Taylor Swift's endorsement of Kamala sent 400k people to vote.gov

After pop star Taylor Swift announced her endorsement of Democrat Kamala Harris for president, 405,999 visitors hit the official voter registration site she linked to within 24 hours, it reports.

In the 24-hour window that Swift's story was live on Instagram, a GSA spokesperson told NPR that there had been 405,999 visitors to the Vote.gov website via her unique link. That's more than 13 times more visitors than a typical day on the site, compared to the week leading up to Swift's post.

There were also spikes in individuals registering to vote, part of a greater upward trend voting experts have pointed out since Harris took over the Democratic ticket.

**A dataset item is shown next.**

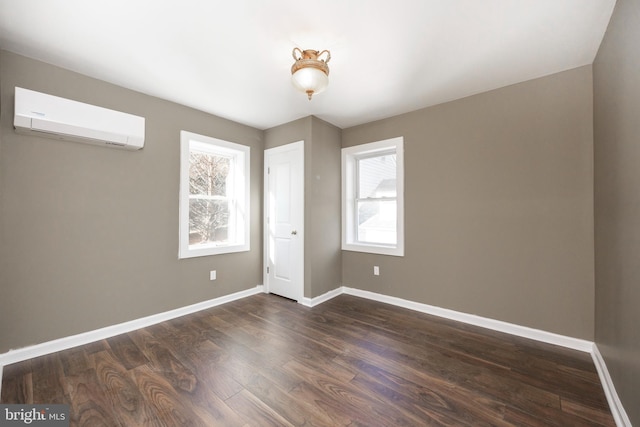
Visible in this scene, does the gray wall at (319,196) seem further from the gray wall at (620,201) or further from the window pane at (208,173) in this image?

Vote.org, a separate voter group that provides registration information and guidance, told NPR that more than 52,000 people registered to vote from its platform, and more than 144,00 checked their registration status in the period shortly after Swift's endorsement on Tuesday night through midday Thursday.

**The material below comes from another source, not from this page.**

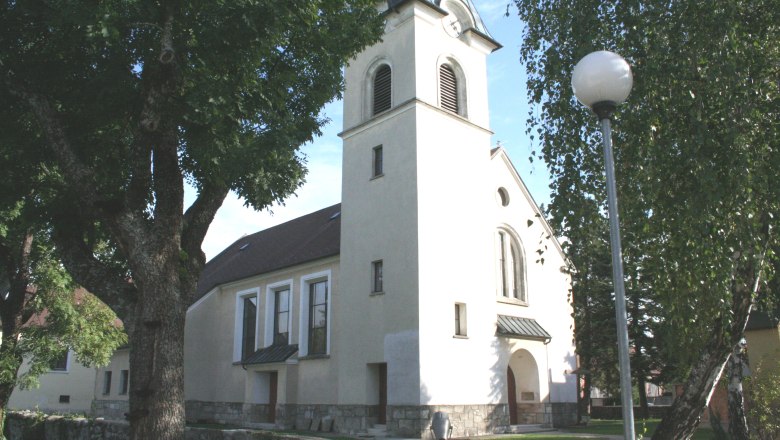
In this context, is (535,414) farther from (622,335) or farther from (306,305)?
(622,335)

How much of it translates to blue votes in the fall, though, is anyone's guess. But it won't hurt her candidate: "In a poll reported by Newsweek in May, a third of voters under 25 said they would be more likely to vote for a candidate Swift has endorsed."

Swift cited a fake AI-generated endorsement of Harris's opponent as one reason she chose to issue a formal endorsement of her. Others included his running mate's contemptuous remarks about single women—she signed her post "childless cat lady"—and the need to restore womens' reproductive rights lost after the U.S. Supreme Court ended the right to an abortion.